Please reproduce the listing in its entirety, exactly as written, but without images.

↓

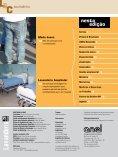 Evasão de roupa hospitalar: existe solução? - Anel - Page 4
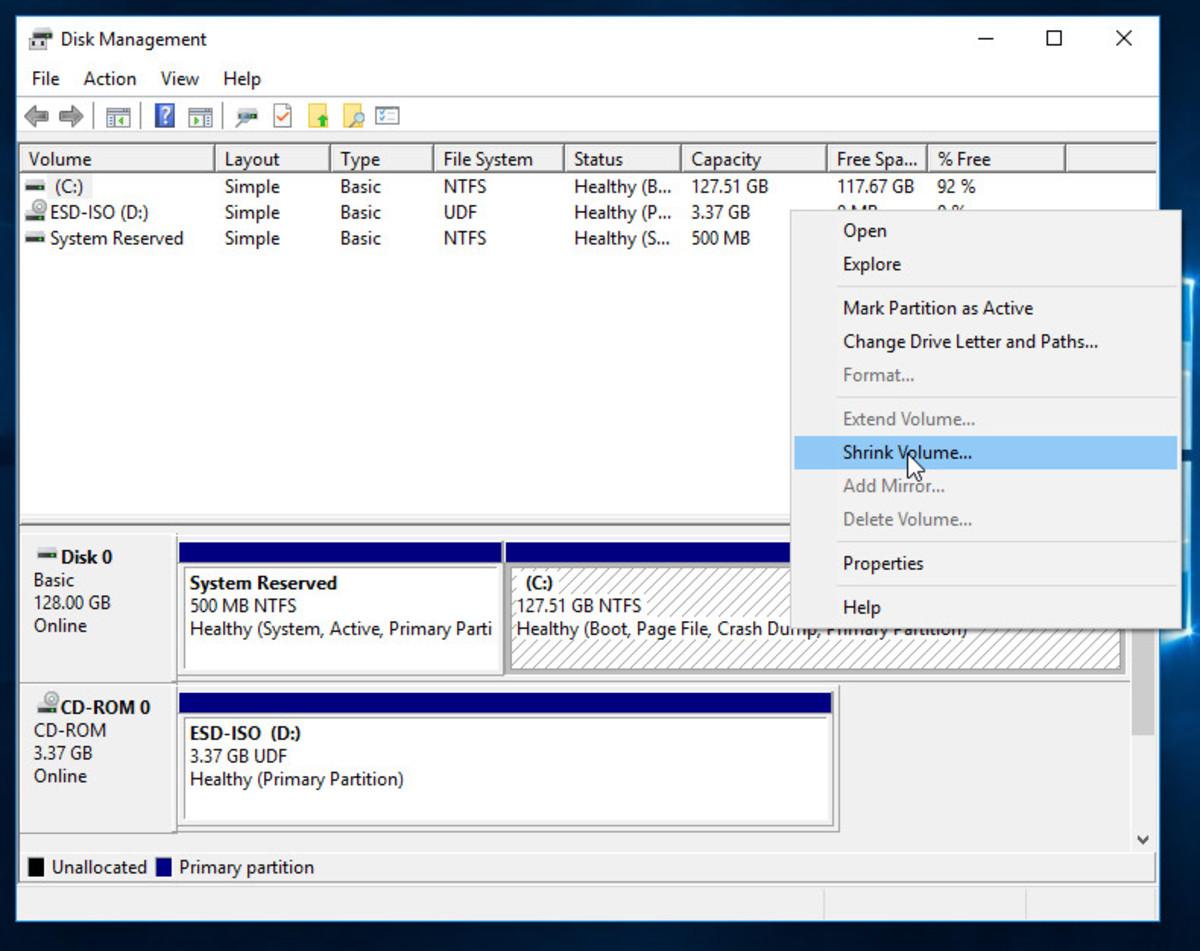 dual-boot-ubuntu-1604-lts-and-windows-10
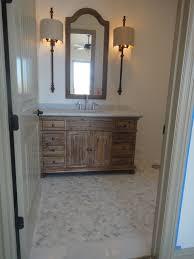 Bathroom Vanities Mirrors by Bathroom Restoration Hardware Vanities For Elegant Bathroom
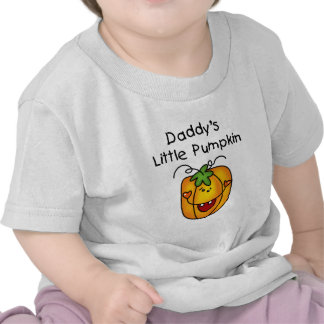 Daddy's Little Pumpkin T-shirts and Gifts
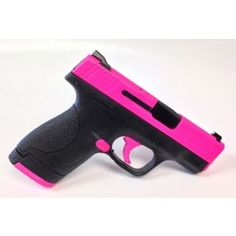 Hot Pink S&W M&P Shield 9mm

↑

### Reply to the task
 Evasão de roupa hospitalar: existe solução? - Anel - Page 4
 dual-boot-ubuntu-1604-lts-and-windows-10
 Bathroom Vanities Mirrors by Bathroom Restoration Hardware Vanities For Elegant Bathroom
 Daddy's Little Pumpkin T-shirts and Gifts
 Hot Pink S&W M&P Shield 9mm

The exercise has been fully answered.